ATTIVITÀ: Prosegui, per favore, il brano su Giulio Greco e la sua Milano, partendo subito dopo l'ultima frase riportata.
::: BRANO DEL DOCUMENTO
Giulio Greco tra l'altro, è nato a Milano, ma cresciuto in Piemonte. "Milano l'ho vissuta in profondità, dalle serate alle partite di calcio in periferia. È una città spaccata. All'apparenza c'è una sovrastruttura del business. E infatti in Gangs of Milano lo spaccio di droga è business. Questa mentalità eccessivamente ancorata al lavoro perde umanità, crea distacco tra l'avere e l'essere. Negli anni ci sono stati grandi innovamenti e sviluppi, e ancora non c'è questa idea di vera globalizzazione. Non è Londra, ecco".
::::::
::: ELENCO
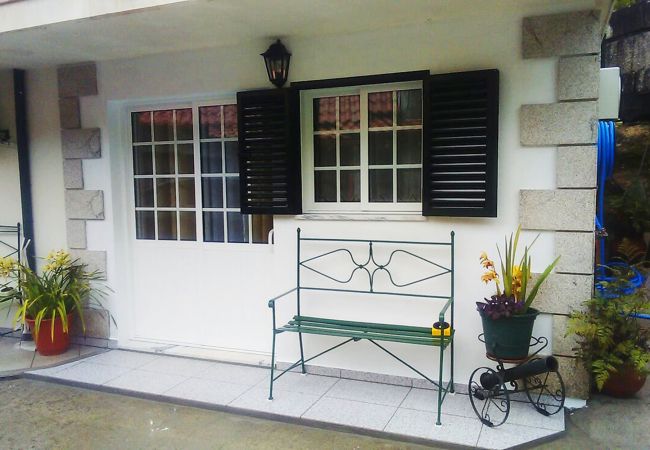 Studio in Gerês - Casa do Eido - Estúdio Studio in Gerês - Casa do Eido - Estúdio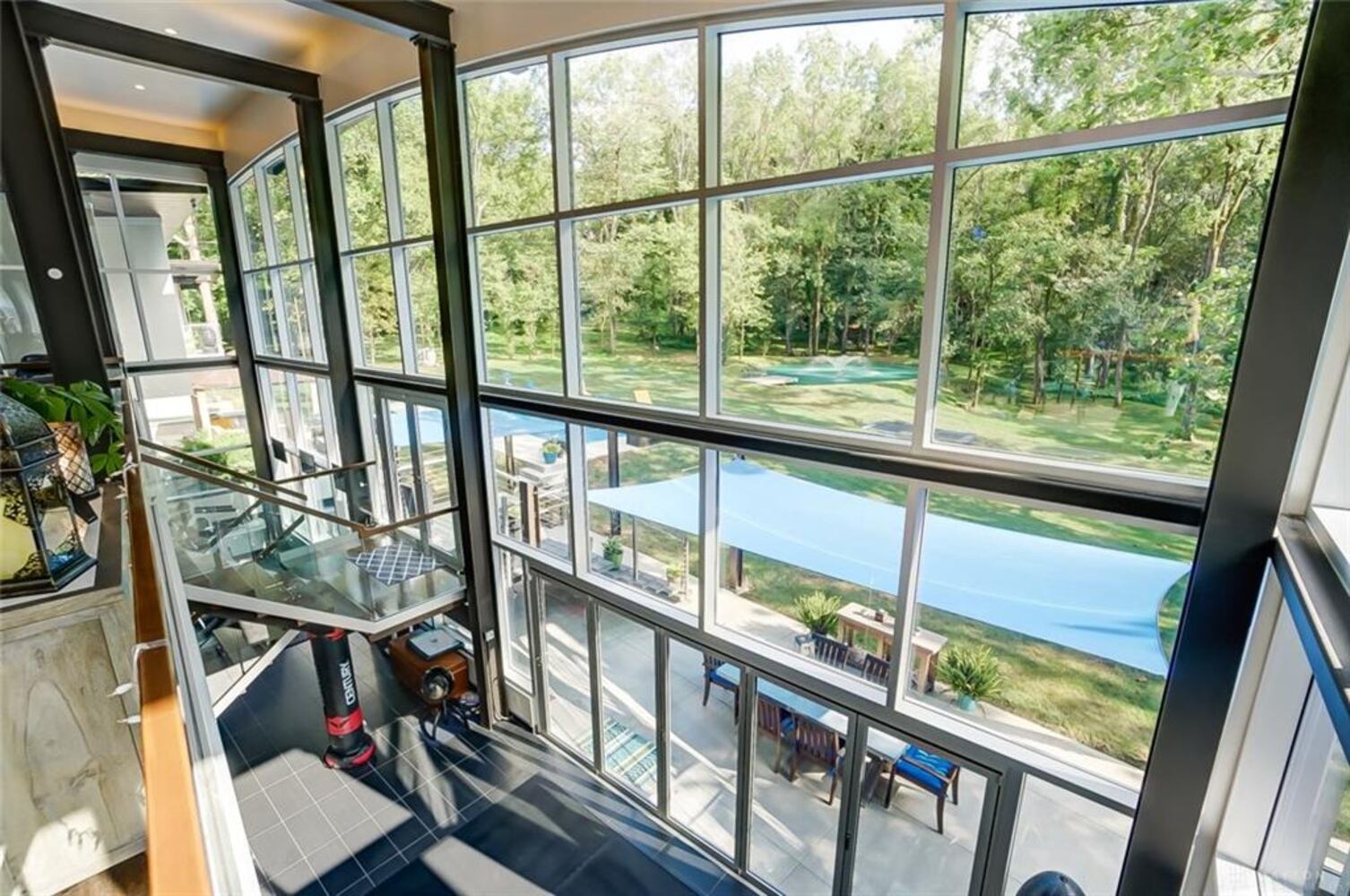 PHOTOS: Yellow Springs smart home with spa features on market for nearly $4M
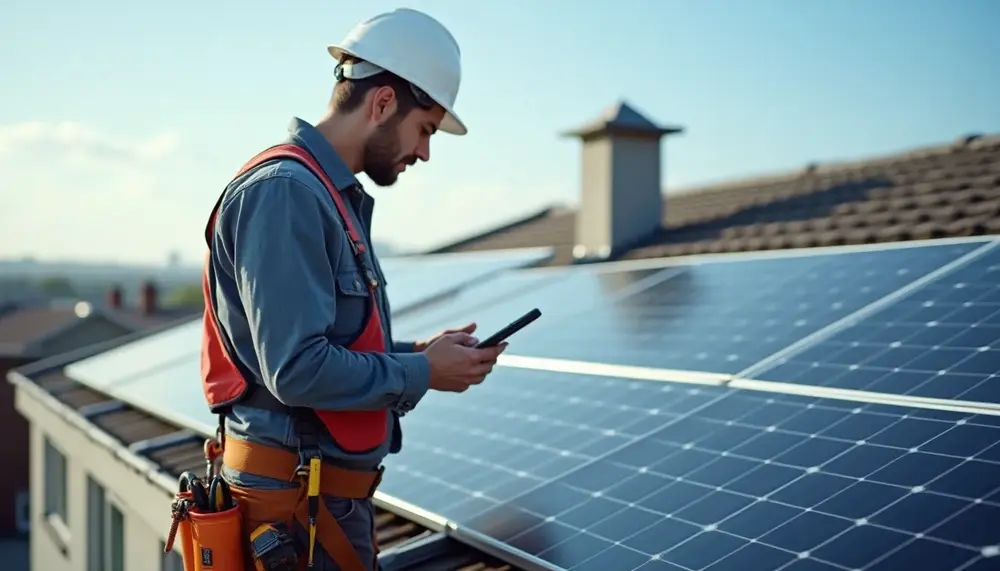 Photovoltaik VDE Vorschriften: Was Sie wissen müssen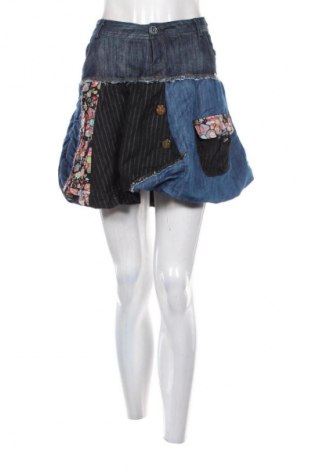 Rock Desigual, Größe XXL, Farbe Mehrfarbig, Preis € 27,99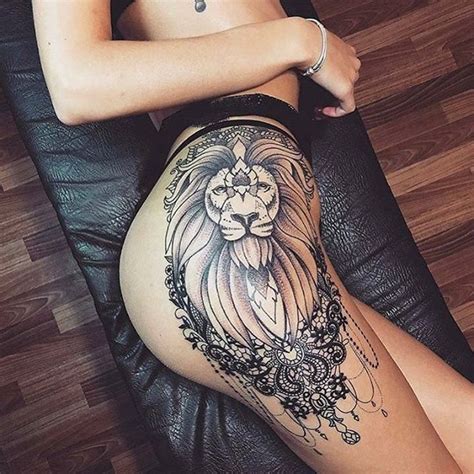 Paling Keren 10+ Gambar Tato Singa Di Lengan - Gambar Tato ...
::::::
RISULTATO ESERCIZIO:
L'attore, tra l'altro, è diventato anche giornalista pubblicista nel 2013. In un certo qual modo, parliamo tra colleghi. Tuttavia, il livello giornalistico, oggi, è quantomeno discutibile: "Il problema del giornalismo oggi? Inquinato dal sensazionalismo. Devono fare notizia, e rendere le cose sensazionali. Il titolo ad effetto, la dialettica forte, cogliendo attenzione della persona. Se non faccio questo non mi legge nessuno. Ed è tragico. Non ci prendiamo il tempo di leggere. Ci sono giornalisti eccezionali, ma molti vengono bistrattati da una sovrastruttura gigantesca. Essere giornalisti è una responsabilità. Sono professionisti che vanno a scavare temi, mettendo in luce un punto di vista con una cognizione di causa, facendo pensare le persone. Se non poni le domande, il lavoro non funziona".